■ Problem requirements
Reproduce each of the following records verbatim, with every character and line break left unchanged.

"""

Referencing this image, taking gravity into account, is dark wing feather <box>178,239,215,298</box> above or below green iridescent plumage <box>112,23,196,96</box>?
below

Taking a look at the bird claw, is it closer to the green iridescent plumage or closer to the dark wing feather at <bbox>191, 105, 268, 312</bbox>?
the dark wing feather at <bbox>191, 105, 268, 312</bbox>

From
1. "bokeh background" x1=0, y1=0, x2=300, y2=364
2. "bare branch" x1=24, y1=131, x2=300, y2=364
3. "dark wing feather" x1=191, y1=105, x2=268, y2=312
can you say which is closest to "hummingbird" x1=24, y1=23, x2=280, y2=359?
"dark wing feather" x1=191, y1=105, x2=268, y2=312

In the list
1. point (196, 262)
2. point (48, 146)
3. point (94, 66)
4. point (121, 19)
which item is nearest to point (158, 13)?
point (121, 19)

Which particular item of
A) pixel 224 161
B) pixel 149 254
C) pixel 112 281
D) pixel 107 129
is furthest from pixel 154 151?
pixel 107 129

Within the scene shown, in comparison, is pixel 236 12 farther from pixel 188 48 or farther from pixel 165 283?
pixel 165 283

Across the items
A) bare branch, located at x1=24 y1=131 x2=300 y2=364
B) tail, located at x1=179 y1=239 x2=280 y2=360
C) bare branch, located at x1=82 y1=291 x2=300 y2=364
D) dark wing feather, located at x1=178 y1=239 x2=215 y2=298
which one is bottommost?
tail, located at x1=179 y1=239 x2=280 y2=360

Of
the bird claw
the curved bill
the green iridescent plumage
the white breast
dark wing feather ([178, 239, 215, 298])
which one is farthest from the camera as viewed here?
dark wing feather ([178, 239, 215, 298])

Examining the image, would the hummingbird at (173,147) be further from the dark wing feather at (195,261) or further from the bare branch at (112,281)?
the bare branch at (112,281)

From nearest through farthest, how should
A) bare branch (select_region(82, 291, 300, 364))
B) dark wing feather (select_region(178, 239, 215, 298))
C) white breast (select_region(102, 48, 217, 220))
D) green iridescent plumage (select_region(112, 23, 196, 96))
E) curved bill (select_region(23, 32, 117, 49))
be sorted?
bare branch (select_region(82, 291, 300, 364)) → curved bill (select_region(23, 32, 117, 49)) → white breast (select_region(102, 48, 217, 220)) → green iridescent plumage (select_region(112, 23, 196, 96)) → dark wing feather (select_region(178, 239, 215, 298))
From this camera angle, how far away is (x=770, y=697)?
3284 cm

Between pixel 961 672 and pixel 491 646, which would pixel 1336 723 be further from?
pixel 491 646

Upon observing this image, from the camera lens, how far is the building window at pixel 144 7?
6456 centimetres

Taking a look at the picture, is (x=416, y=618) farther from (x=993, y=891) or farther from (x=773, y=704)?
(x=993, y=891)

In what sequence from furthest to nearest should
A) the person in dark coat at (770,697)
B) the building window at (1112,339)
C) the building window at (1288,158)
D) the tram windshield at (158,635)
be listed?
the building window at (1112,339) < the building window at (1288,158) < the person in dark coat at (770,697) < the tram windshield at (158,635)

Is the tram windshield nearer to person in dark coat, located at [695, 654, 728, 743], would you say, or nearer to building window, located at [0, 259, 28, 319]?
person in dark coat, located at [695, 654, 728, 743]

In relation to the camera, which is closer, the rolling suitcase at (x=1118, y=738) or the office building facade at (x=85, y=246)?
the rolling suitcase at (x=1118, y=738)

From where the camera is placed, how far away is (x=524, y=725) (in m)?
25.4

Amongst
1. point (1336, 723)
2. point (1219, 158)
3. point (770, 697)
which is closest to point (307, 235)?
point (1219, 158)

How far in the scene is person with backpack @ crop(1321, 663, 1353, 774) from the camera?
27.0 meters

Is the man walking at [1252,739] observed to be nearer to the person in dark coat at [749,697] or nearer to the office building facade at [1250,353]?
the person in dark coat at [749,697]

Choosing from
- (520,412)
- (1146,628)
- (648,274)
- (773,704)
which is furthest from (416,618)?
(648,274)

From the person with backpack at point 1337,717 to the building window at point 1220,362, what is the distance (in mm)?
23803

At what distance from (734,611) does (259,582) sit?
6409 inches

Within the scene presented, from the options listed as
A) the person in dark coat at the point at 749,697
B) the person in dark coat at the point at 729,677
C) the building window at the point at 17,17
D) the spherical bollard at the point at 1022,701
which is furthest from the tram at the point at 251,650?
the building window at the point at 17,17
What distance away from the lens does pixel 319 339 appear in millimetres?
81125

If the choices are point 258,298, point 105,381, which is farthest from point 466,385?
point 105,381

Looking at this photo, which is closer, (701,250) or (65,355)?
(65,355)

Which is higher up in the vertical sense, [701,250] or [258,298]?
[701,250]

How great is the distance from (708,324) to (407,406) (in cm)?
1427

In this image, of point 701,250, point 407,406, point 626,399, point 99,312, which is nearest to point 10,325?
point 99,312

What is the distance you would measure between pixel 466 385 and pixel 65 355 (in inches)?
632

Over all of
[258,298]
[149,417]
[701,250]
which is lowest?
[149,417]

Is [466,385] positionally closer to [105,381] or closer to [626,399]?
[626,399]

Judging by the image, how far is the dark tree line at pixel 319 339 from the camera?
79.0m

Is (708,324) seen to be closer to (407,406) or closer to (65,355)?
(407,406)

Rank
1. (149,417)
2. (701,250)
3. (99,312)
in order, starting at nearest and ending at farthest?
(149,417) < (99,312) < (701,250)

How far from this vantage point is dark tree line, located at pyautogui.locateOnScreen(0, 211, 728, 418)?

"""

■ Output for this exercise
Referencing this image, taking gravity into account, is dark wing feather <box>178,239,215,298</box> above or below green iridescent plumage <box>112,23,196,96</box>?
below

Taking a look at the bird claw, is it closer to the green iridescent plumage or closer to the dark wing feather at <bbox>191, 105, 268, 312</bbox>?
the dark wing feather at <bbox>191, 105, 268, 312</bbox>

From
1. "bokeh background" x1=0, y1=0, x2=300, y2=364
2. "bare branch" x1=24, y1=131, x2=300, y2=364
3. "dark wing feather" x1=191, y1=105, x2=268, y2=312
can you say which is closest to "hummingbird" x1=24, y1=23, x2=280, y2=359?
"dark wing feather" x1=191, y1=105, x2=268, y2=312

In the list
1. point (196, 262)
2. point (48, 146)
3. point (94, 66)
4. point (121, 19)
which item is nearest to point (158, 13)?
point (121, 19)

Which particular item of
A) pixel 224 161
B) pixel 149 254
C) pixel 112 281
D) pixel 107 129
is furthest from pixel 154 151?
pixel 107 129

Within the scene shown, in comparison, is pixel 236 12 farther from pixel 188 48 or farther from pixel 165 283?
pixel 165 283

Across the items
A) bare branch, located at x1=24 y1=131 x2=300 y2=364
B) tail, located at x1=179 y1=239 x2=280 y2=360
C) bare branch, located at x1=82 y1=291 x2=300 y2=364
D) dark wing feather, located at x1=178 y1=239 x2=215 y2=298
which one is bottommost?
tail, located at x1=179 y1=239 x2=280 y2=360

Of
the bird claw
the curved bill
the green iridescent plumage
the white breast
dark wing feather ([178, 239, 215, 298])
which one is farthest from the camera as viewed here?
dark wing feather ([178, 239, 215, 298])

Examining the image, would the hummingbird at (173,147) be further from the dark wing feather at (195,261) or further from the bare branch at (112,281)?
the bare branch at (112,281)

From nearest through farthest, how should
A) bare branch (select_region(82, 291, 300, 364))
B) dark wing feather (select_region(178, 239, 215, 298))
C) white breast (select_region(102, 48, 217, 220))
D) green iridescent plumage (select_region(112, 23, 196, 96))
E) curved bill (select_region(23, 32, 117, 49))
be sorted?
bare branch (select_region(82, 291, 300, 364)) → curved bill (select_region(23, 32, 117, 49)) → white breast (select_region(102, 48, 217, 220)) → green iridescent plumage (select_region(112, 23, 196, 96)) → dark wing feather (select_region(178, 239, 215, 298))
From this camera angle, how far away is (x=770, y=697)?
3284 cm

Between pixel 961 672 and pixel 491 646, which would pixel 1336 723 be further from?
pixel 491 646

Upon observing this image, from the camera lens, how far is the building window at pixel 144 7?
6456 centimetres

Taking a look at the picture, is (x=416, y=618) farther from (x=993, y=891) or farther from (x=773, y=704)?
(x=993, y=891)

In what sequence from furthest to nearest should
A) the person in dark coat at (770,697)
B) the building window at (1112,339)
C) the building window at (1288,158)
D) the tram windshield at (158,635)
be listed?
the building window at (1112,339) < the building window at (1288,158) < the person in dark coat at (770,697) < the tram windshield at (158,635)

Is the tram windshield nearer to person in dark coat, located at [695, 654, 728, 743], would you say, or nearer to building window, located at [0, 259, 28, 319]?
person in dark coat, located at [695, 654, 728, 743]

In relation to the camera, which is closer, the rolling suitcase at (x=1118, y=738) or the office building facade at (x=85, y=246)?
the rolling suitcase at (x=1118, y=738)

From where the camera is placed, how far away is (x=524, y=725) (in m)?
25.4

Amongst
1. point (1336, 723)
2. point (1219, 158)
3. point (770, 697)
which is closest to point (307, 235)?
point (1219, 158)

How far in the scene is person with backpack @ crop(1321, 663, 1353, 774) from the camera?
27.0 meters

Is the man walking at [1252,739] observed to be nearer to the person in dark coat at [749,697] or nearer to the office building facade at [1250,353]?
the person in dark coat at [749,697]

Choosing from
- (520,412)
- (1146,628)
- (648,274)
- (773,704)
which is furthest from (416,618)?
(648,274)

From the person with backpack at point 1337,717 to the building window at point 1220,362, what is the distance (in mm)?
23803

At what distance from (734,611) does (259,582) sit?
6409 inches

Within the scene presented, from the options listed as
A) the person in dark coat at the point at 749,697
B) the person in dark coat at the point at 729,677
C) the building window at the point at 17,17
D) the spherical bollard at the point at 1022,701
which is furthest from the tram at the point at 251,650?
the building window at the point at 17,17
What distance away from the lens does pixel 319 339 appear in millimetres?
81125

If the choices are point 258,298, point 105,381, which is farthest from point 466,385?
point 105,381

Looking at this photo, which is closer, (701,250) or (65,355)?
(65,355)

Which is higher up in the vertical sense, [701,250] or [258,298]?
[701,250]

How great is the distance from (708,324) to (407,406) (in cm)?
1427

In this image, of point 701,250, point 407,406, point 626,399, point 99,312, which is nearest to point 10,325?
point 99,312

What is the distance you would measure between pixel 466 385 and pixel 65 355 (in inches)?
632

Over all of
[258,298]
[149,417]
[701,250]
which is lowest?
[149,417]

Is [466,385] positionally closer to [105,381] or closer to [626,399]?
[626,399]

Judging by the image, how far is the dark tree line at pixel 319 339 from the camera?
79.0m

Is (708,324) seen to be closer to (407,406) or closer to (65,355)?
(407,406)

Rank
1. (149,417)
2. (701,250)
3. (99,312)
in order, starting at nearest and ending at farthest?
(149,417) < (99,312) < (701,250)

How far from this vantage point is dark tree line, located at pyautogui.locateOnScreen(0, 211, 728, 418)?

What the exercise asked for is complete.